Yes, the skater will align to "up" when the calibration signal is triggered.
- IIRC, you can confirm this in MAME v0.142 or newer versions where the "Machine Configuration" menu option of controller type includes "real". Not sure what other settings to adjust to get the snap alignment, but there was a related thread about it
here.
The position disc works just like a spinner.
- It outputs
relative position changes. i.e. two steps clockwise, 5 steps counter-clockwise
- When the game board boots up, it doesn't know what direction the joystick is pointing
until the calibration disc triggers.
The calibration disc is mounted so the tooth is aligned with the calibration optos when the handle is in the 12 o'clock position.
- This provides an
absolute position. i.e. When the calibration optos trigger, the joystick is passing through the 12 o'clock position. Now that it knows where "up" is, any changes from the position wheel are relative to that "up".

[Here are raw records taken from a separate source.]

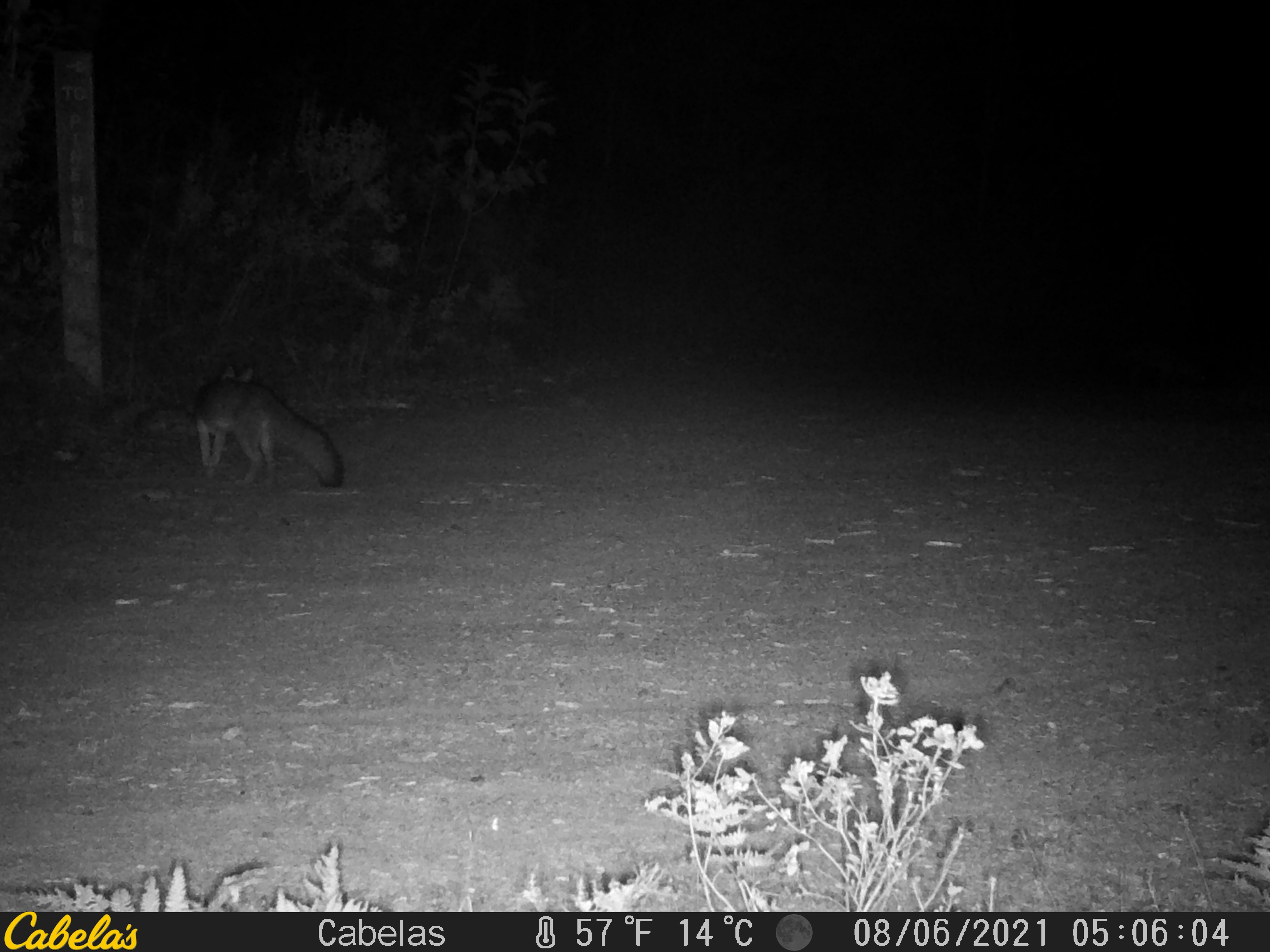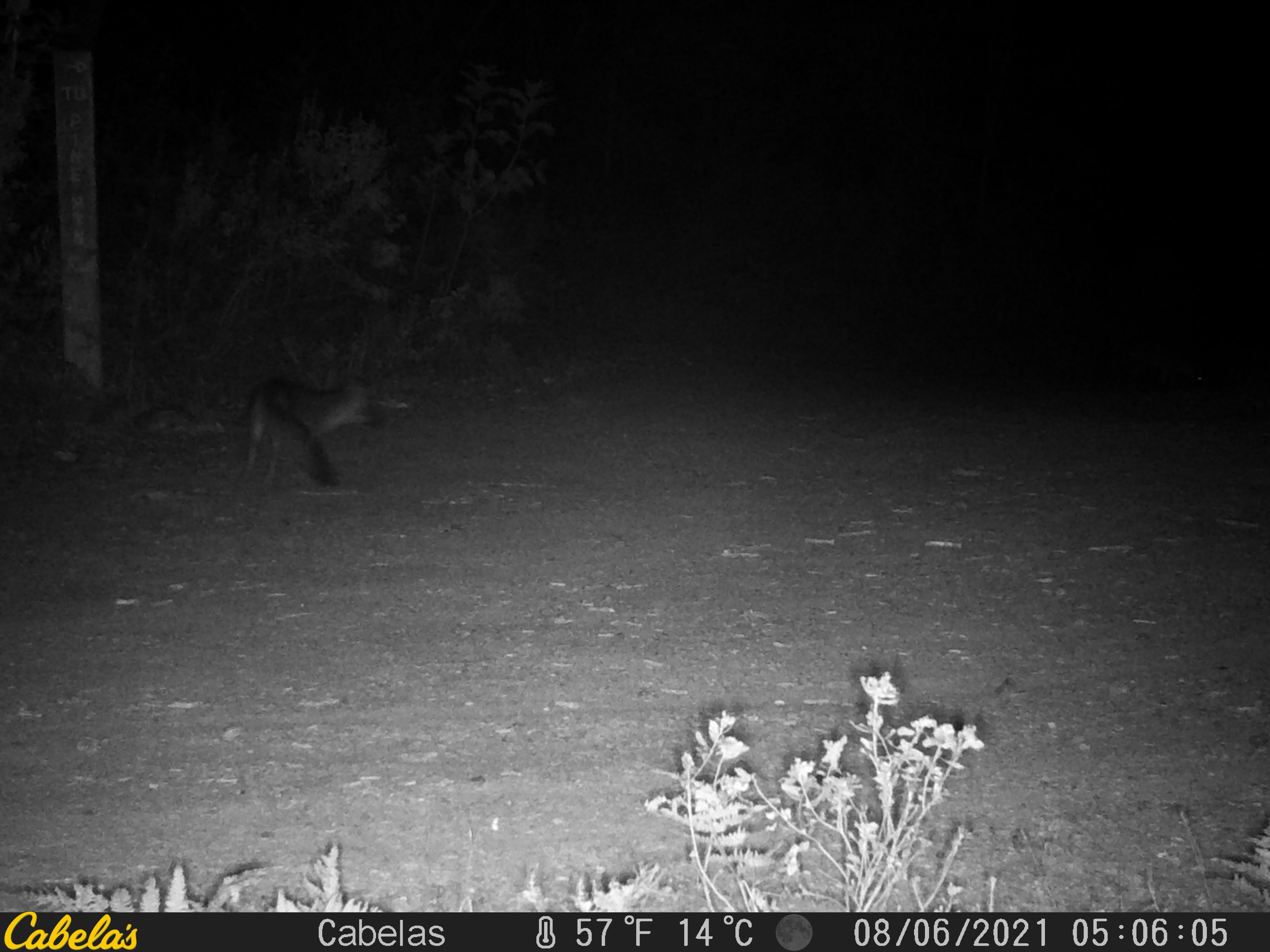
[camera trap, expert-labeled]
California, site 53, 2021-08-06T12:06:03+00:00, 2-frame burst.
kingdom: Animalia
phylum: Chordata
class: Mammalia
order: Carnivora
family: Canidae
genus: Urocyon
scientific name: Urocyon cinereoargenteus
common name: gray fox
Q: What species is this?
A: Gray fox (Urocyon cinereoargenteus).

Or does it only calibrate on a specific screen?
It calibrates throughout gameplay.
Every time the joystick handle passes through the 12 o'clock position, the slots on the calibration disc pass through the calibration optos, triggering a calibration signal that tells the game PCB to turn the skater to face 12 o'clock.
I would think, once it knows which way it up, it would not need to calibrate again as it would be programmed for that encoder wheel.

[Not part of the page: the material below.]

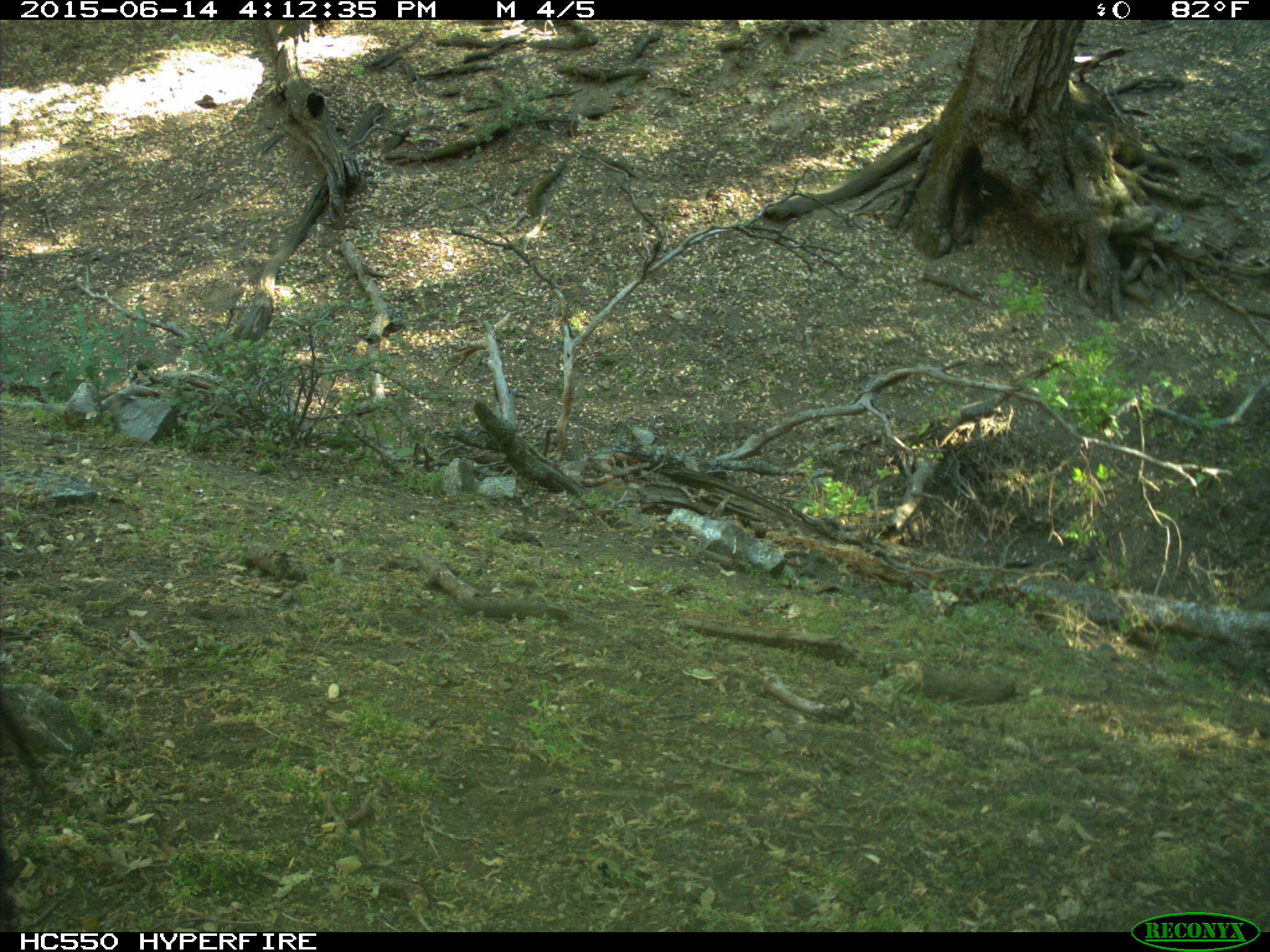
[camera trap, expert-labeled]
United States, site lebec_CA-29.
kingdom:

Remember that the encoder wheel outputs
relative position changes, not an absolute position.
- If the spinner alone could hold calibration, there would be no need for the calibration disc.
I suspect that part of the problem also has to do with how the game logic applies the directional angle and speed (a vector) to the grid-like layout of the playfield.
- Add in the possibility of jitter or backlash on the position encoder wheel and it makes sense that Atari would add the calibration disc.